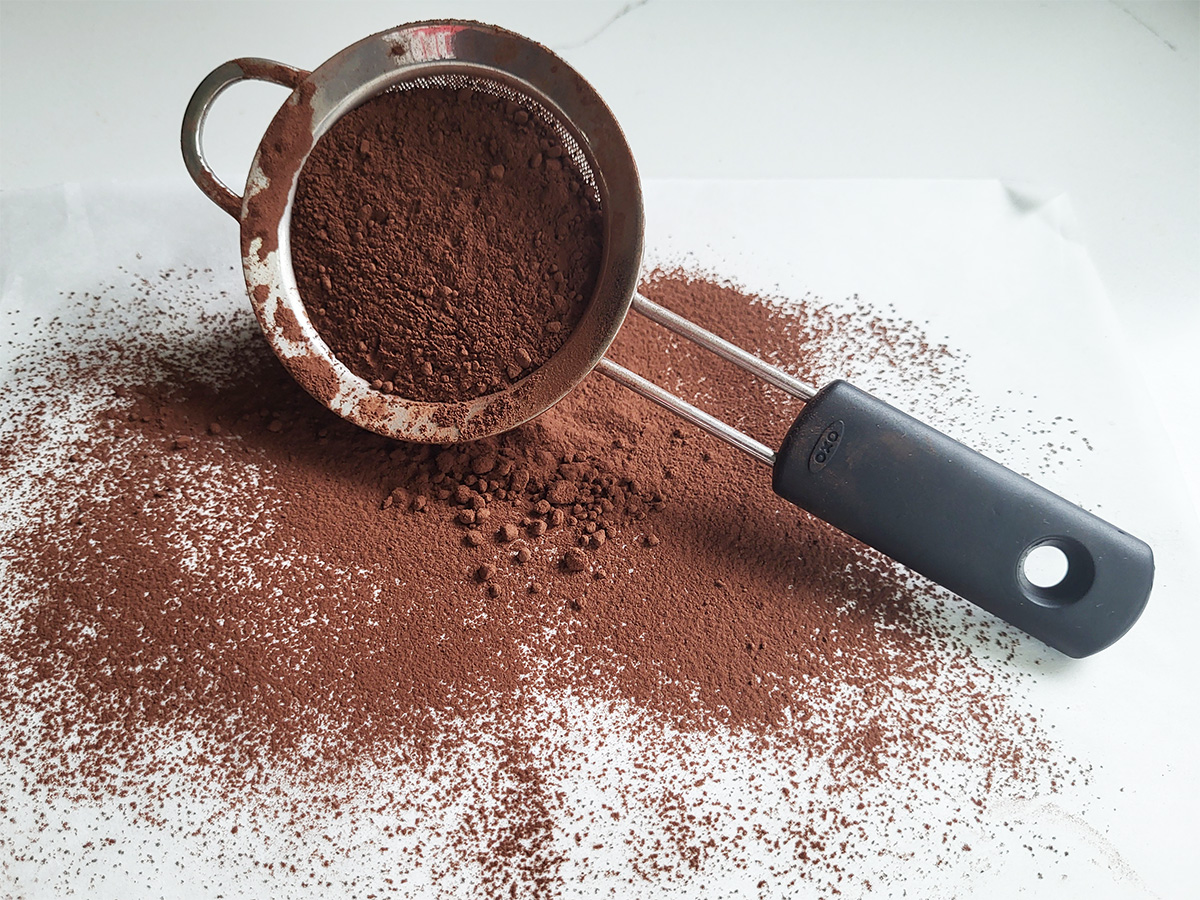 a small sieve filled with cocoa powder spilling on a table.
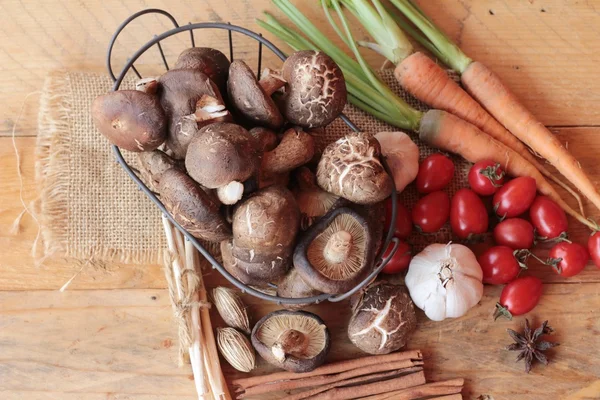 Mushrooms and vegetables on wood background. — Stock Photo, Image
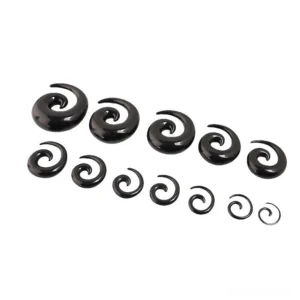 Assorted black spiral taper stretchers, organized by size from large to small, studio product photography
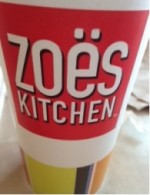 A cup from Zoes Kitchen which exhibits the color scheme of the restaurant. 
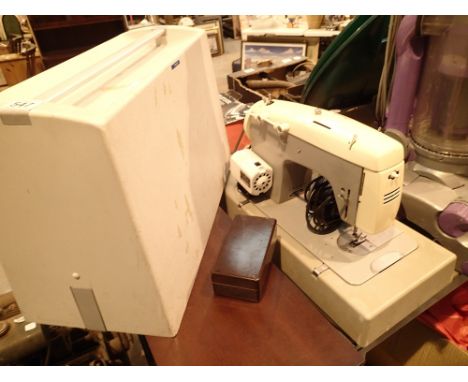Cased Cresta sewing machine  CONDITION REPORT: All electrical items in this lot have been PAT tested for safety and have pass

...

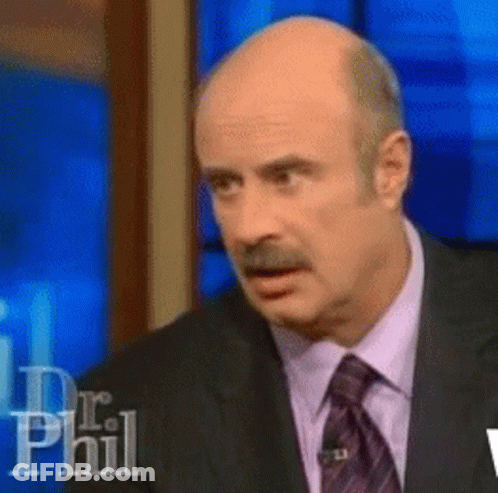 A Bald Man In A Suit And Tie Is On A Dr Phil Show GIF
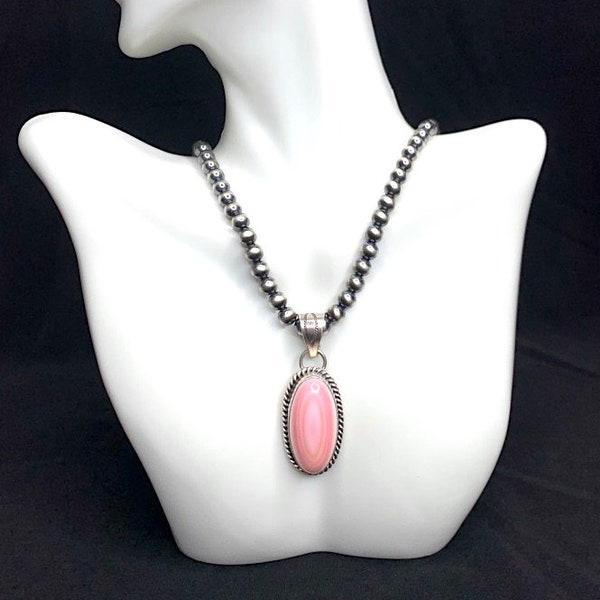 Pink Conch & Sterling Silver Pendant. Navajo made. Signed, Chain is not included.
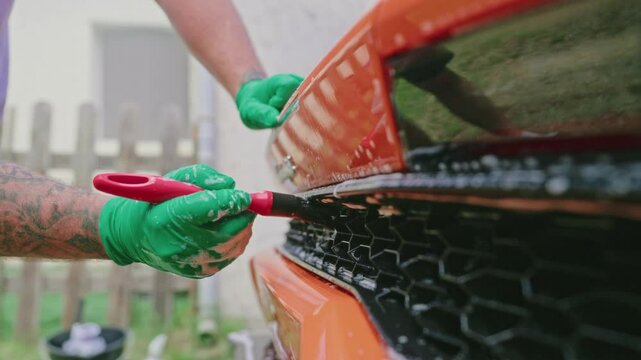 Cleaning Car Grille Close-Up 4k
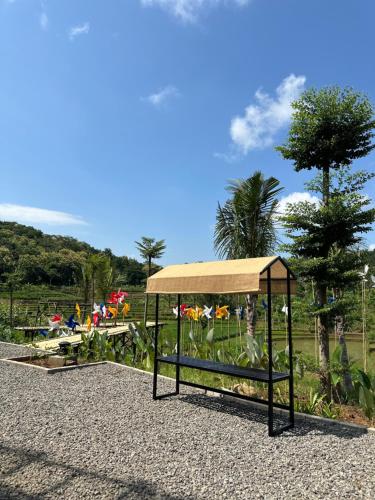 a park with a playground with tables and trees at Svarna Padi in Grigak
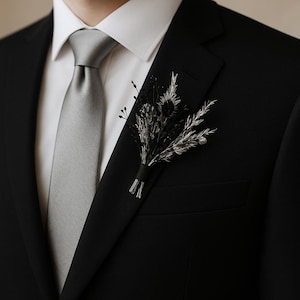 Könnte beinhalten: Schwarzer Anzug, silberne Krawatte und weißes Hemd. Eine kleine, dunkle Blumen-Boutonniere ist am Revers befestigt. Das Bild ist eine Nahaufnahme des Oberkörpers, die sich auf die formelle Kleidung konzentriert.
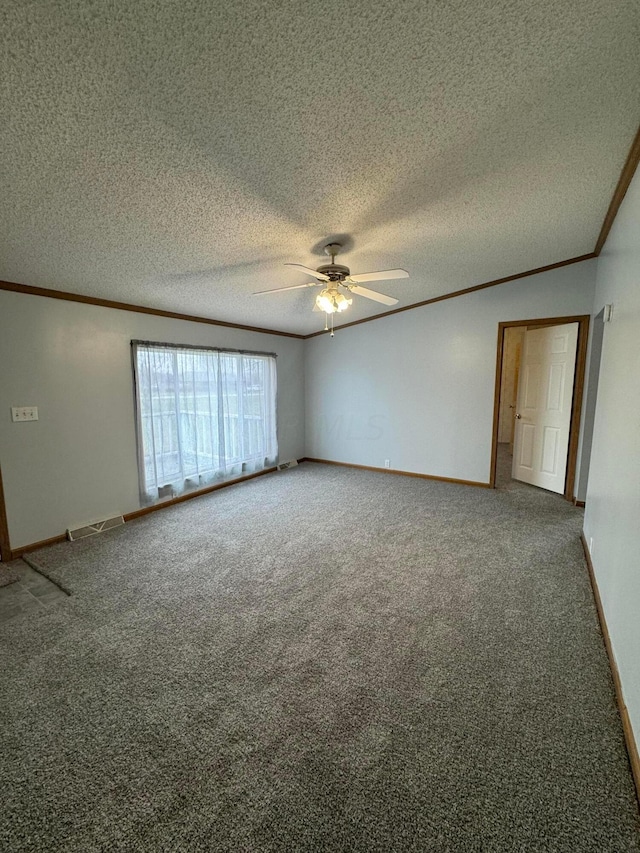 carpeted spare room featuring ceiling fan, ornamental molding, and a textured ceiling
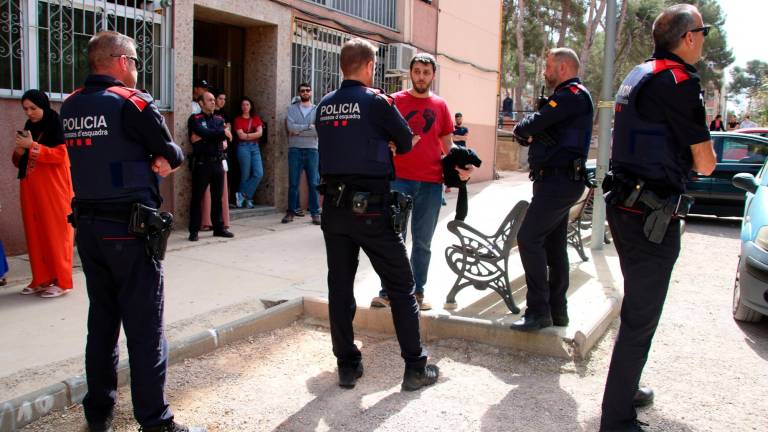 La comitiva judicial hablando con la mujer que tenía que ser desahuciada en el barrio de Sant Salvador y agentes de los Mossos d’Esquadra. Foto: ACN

** What you should do **
Lay out the lines of the listing as a JSON list of strings, one string per line with blank lines omitted, starting at the line that contains "A Bald Man In" and ending after the line that contains "a park with". Keep the pictures out of the answer.

** Task answer **
[
  " A Bald Man In A Suit And Tie Is On A Dr Phil Show GIF",
  " Pink Conch & Sterling Silver Pendant. Navajo made. Signed, Chain is not included.",
  " Cleaning Car Grille Close-Up 4k",
  " a park with a playground with tables and trees at Svarna Padi in Grigak"
]